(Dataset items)

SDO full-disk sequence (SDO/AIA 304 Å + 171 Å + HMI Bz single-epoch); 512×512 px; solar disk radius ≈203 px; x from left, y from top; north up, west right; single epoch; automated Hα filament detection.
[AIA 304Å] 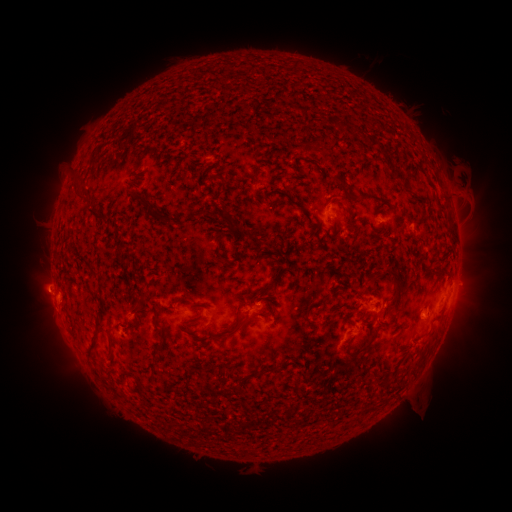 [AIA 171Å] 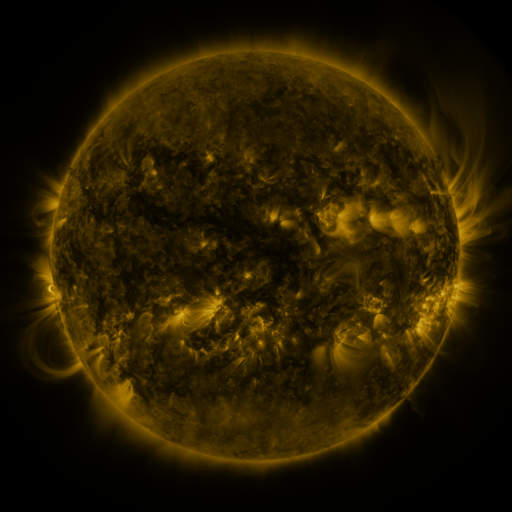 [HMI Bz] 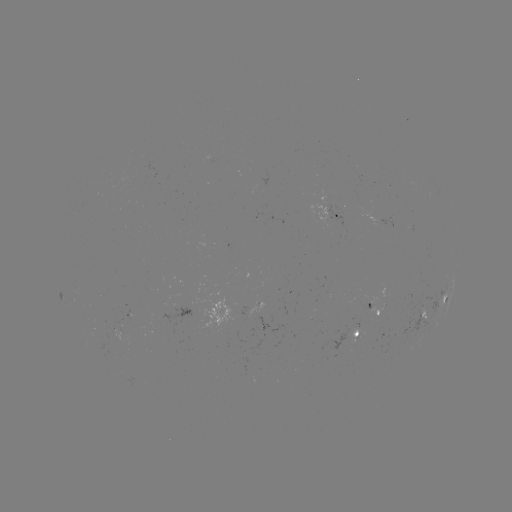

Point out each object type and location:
filament: (303, 109)
filament: (373, 141)
filament: (338, 177)
filament: (213, 178)
filament: (405, 184)
filament: (366, 194)
filament: (343, 198)
filament: (218, 215)
filament: (92, 217)
filament: (163, 220)
filament: (236, 227)
filament: (217, 252)
filament: (84, 263)
filament: (439, 268)
filament: (398, 286)
filament: (267, 289)
filament: (335, 292)
filament: (143, 302)
filament: (365, 312)
filament: (240, 319)
filament: (130, 330)
filament: (431, 333)
filament: (364, 347)
filament: (113, 349)
filament: (265, 374)
filament: (130, 377)
filament: (385, 379)
filament: (143, 393)
filament: (375, 405)
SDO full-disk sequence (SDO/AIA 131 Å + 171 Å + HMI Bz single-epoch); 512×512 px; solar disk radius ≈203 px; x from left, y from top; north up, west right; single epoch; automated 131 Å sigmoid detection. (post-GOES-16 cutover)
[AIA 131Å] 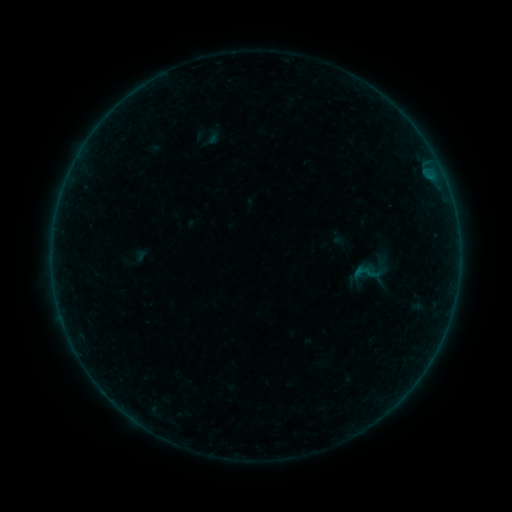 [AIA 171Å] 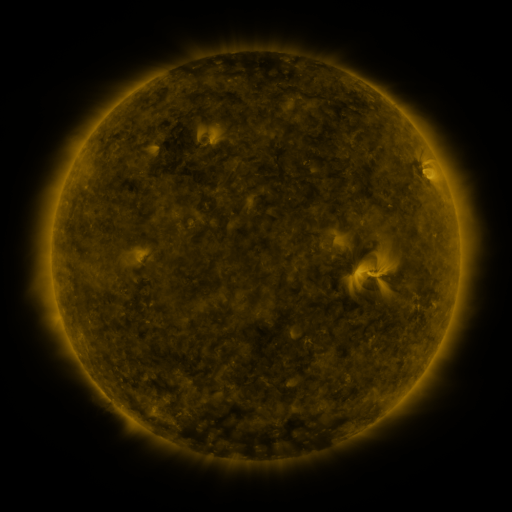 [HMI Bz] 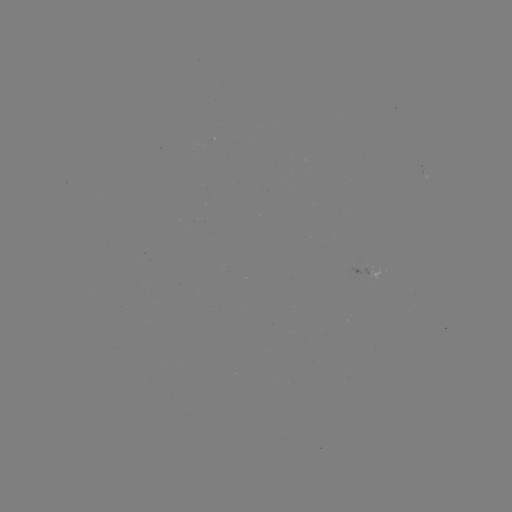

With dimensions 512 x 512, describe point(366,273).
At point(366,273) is sigmoid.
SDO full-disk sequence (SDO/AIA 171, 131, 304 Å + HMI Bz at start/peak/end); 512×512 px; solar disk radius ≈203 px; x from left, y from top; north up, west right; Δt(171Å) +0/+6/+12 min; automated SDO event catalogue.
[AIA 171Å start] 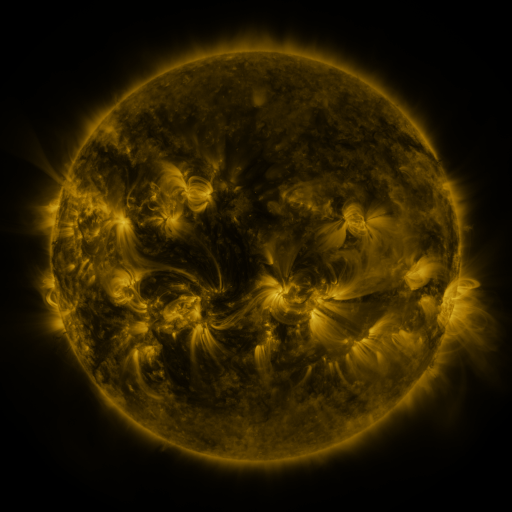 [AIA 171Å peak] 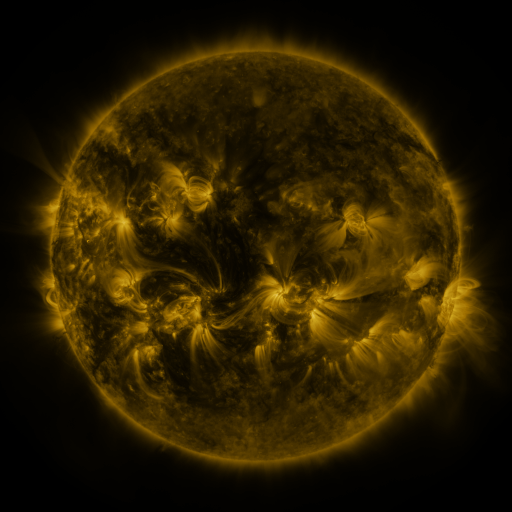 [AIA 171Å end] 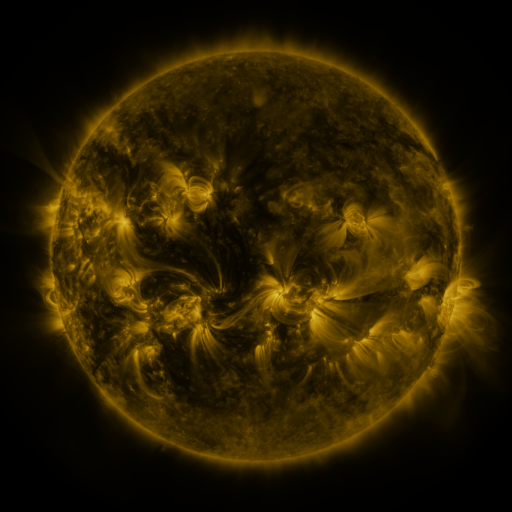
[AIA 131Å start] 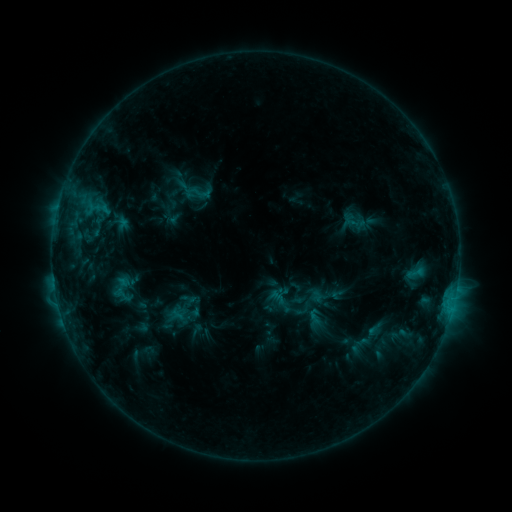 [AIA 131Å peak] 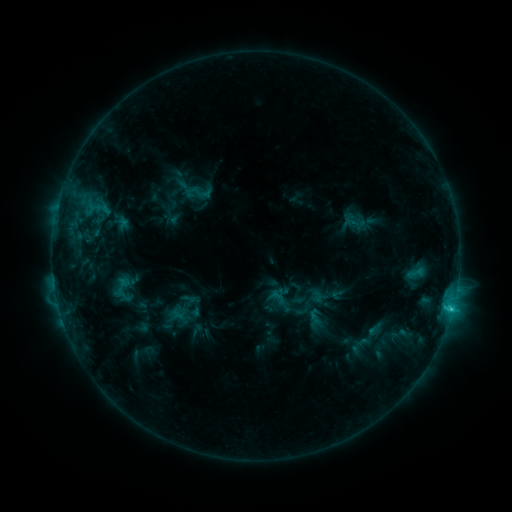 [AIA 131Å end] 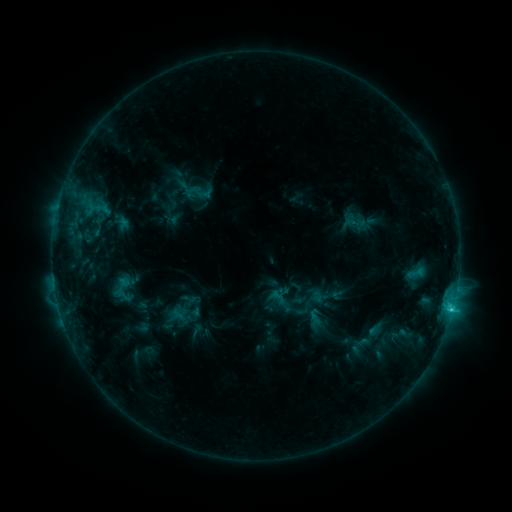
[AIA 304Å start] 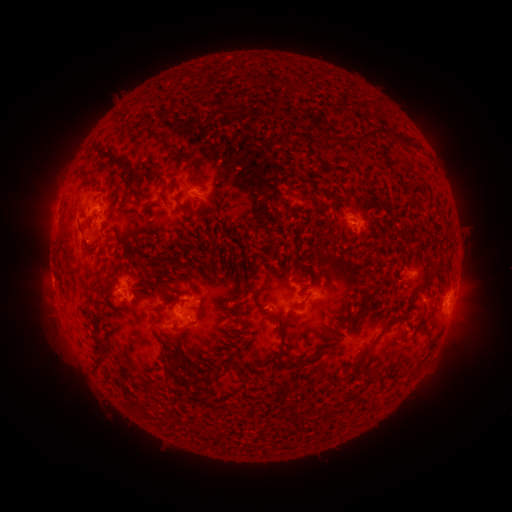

(What needs to be done) Show every line of the records above that contains the word "right".

(Written response)
SDO full-disk sequence (SDO/AIA 304 Å + 171 Å + HMI Bz single-epoch); 512×512 px; solar disk radius ≈203 px; x from left, y from top; north up, west right; single epoch; automated Hα filament detection.
SDO full-disk sequence (SDO/AIA 131 Å + 171 Å + HMI Bz single-epoch); 512×512 px; solar disk radius ≈203 px; x from left, y from top; north up, west right; single epoch; automated 131 Å sigmoid detection. (post-GOES-16 cutover)
SDO full-disk sequence (SDO/AIA 171, 131, 304 Å + HMI Bz at start/peak/end); 512×512 px; solar disk radius ≈203 px; x from left, y from top; north up, west right; Δt(171Å) +0/+6/+12 min; automated SDO event catalogue.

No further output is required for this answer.